What to work on ::
1. In the article about the principal's kidney donation, rewrite the paragraph beginning "Sarah Schecter, the head of Lower School" as a short bulleted list that keeps its main facts.
2. Carry the article about the principal's kidney donation forward, starting after its final sentence.

Page text ::
ARLINGTON, Texas — A Texas principal led with her head and her heart and donated a kidney to the father of three of her students.
Sarah Schecter, the head of Lower School at The Oakridge School in Arlington, donated her kidney Jan. 13 to Nate Jones, who developed renal failure and has been on dialysis for 18 months, enduring four hours of the procedure three days a week, WFAA reported.
The transplant was a success, and Schecter told the television station the procedure was worth it because it enabled third-grader William Jones, fourth-grader Sydney Jones and eighth-grader Aaron Jones to keep their father.
“To think they could lose their dad when they’re just kids in school, I just want them to have their dad,” Schecter told WFAA. “You think of a thousand reasons why you shouldn’t do it. But it just couldn’t be avoided.”
Nate Jones said his kidney problems were discovered after he had his eyes examined. His eye doctor sent Jones to a retina specialist, the television station reported. The specialist said he needed to see his primary doctor “yesterday,” WFAA reported.
“(The doctor said)‘You’re a walking time bomb,’” Jones told the television station. "Like, ‘Buddy, you are in trouble.’”
After learning he had renal failure, Jones was told a transplant was his only option.

[Stored data entries]
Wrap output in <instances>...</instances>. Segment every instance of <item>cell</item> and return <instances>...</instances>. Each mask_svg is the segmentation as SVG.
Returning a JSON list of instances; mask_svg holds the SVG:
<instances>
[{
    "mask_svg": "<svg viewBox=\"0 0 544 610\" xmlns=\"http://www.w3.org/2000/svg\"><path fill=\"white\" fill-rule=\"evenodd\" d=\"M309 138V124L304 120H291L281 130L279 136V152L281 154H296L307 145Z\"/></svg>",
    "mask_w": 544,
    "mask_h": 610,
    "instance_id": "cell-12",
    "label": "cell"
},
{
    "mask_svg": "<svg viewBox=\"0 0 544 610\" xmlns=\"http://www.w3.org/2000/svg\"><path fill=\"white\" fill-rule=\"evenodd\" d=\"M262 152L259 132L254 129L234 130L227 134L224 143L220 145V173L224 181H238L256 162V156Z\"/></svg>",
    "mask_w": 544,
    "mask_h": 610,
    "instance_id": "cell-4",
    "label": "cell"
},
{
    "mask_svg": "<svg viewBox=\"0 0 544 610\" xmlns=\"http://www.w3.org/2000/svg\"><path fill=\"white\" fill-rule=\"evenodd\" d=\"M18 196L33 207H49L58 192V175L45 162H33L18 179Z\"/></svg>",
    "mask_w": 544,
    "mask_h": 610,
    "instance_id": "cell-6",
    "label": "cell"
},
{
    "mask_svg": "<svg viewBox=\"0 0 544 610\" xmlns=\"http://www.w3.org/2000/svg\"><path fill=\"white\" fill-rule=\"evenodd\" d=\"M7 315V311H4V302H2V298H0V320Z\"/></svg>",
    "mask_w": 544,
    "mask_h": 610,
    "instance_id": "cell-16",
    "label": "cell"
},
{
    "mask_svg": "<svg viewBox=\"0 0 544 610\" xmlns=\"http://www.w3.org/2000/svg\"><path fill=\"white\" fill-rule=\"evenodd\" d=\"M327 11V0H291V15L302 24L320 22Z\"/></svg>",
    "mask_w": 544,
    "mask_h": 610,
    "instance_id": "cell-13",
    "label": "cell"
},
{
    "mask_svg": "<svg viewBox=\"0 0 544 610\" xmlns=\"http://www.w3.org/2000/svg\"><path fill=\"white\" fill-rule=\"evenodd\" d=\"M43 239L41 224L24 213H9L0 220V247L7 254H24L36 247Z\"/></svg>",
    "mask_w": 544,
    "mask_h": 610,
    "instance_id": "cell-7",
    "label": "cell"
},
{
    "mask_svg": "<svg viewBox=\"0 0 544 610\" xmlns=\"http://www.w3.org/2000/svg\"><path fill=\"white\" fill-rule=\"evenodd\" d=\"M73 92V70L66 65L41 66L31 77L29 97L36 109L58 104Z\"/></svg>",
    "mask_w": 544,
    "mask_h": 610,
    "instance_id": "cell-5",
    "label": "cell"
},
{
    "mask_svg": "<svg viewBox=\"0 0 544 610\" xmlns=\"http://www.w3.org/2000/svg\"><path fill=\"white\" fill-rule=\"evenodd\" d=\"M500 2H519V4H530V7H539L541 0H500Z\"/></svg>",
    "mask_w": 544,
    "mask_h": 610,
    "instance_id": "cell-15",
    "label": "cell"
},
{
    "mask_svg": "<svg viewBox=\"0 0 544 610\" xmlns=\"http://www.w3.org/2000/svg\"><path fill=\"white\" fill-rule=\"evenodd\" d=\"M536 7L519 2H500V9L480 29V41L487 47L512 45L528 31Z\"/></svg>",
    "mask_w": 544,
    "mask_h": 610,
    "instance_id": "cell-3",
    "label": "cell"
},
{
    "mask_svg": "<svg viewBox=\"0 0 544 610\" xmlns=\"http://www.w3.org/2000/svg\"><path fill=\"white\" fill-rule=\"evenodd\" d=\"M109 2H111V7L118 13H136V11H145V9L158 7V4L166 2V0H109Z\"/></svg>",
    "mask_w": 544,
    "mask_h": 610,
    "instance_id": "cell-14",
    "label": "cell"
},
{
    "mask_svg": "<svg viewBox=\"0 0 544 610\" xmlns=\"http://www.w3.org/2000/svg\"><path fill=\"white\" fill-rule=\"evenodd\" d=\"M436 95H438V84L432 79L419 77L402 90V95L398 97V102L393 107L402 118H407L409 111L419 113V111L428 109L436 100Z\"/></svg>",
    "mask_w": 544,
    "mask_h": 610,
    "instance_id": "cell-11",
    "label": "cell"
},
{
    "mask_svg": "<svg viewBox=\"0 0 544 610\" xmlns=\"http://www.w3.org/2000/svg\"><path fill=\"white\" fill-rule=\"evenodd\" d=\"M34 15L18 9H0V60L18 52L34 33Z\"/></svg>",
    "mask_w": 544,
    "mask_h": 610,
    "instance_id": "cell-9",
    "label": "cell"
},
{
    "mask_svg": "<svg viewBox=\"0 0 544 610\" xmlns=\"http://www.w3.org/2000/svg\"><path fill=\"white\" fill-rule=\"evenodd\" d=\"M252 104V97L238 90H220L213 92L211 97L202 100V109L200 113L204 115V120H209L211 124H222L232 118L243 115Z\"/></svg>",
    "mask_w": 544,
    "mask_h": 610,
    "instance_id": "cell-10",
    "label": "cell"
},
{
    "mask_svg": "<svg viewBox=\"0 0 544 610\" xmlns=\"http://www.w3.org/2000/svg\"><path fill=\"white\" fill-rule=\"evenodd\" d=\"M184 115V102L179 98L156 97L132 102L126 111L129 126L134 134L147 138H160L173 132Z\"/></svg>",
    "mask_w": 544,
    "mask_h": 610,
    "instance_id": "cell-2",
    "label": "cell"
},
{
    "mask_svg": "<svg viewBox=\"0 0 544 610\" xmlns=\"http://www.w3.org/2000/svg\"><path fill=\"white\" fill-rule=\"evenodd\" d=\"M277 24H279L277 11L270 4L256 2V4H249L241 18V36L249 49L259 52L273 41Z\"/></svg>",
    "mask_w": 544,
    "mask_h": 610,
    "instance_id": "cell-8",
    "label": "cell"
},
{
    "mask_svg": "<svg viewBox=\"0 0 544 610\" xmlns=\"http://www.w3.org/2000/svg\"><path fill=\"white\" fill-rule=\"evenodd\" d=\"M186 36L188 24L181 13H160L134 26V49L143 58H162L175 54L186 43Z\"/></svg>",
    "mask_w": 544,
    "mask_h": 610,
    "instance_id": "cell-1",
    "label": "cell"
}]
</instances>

Answers to the exercises ::
1.
- Sarah Schecter, head of Lower School at The Oakridge School in Arlington, donated a kidney on Jan. 13.
- The recipient was Nate Jones, who developed renal failure.
- He has been on dialysis for 18 months, four hours at a time, three days a week.
- WFAA reported the story.

2.
“Transplant? How do you go from being healthy with no headaches, no nothing – and now you need a transplant?” Jones told WFAA.
Jones’ wife, Amenze Jones, mentioned her husband’s condition to Schecter as a head’s up in case her children seemed distracted, the television station reported.
“Very shortly after she told me -- like within days or maybe even hours -- I felt a heavy burden," Schecter said. "Of course, I didn’t want to be the person to give a kidney -- who wants to go into surgery and do something crazy like that?”
Schecter decided several months later to undergo testing to she if she could be a donor. She was.
Nate Jones was overwhelmed after surgery, giving Schecter a long, tight hug, WFAA reported.
“How do I pay her back?” Nate Jones told the television station. “I can’t. I can’t pay her back. It runs through my mind. What can you do to thank her for this? Words aren’t enough.
“I mean, do I cut her grass every day? Do I paint her house? What do I do?”
“There’s something bold for you to do. God will give it to you,” Schecter told him. “You’ve got a good kidney now. Just go forward and do what you need to do.”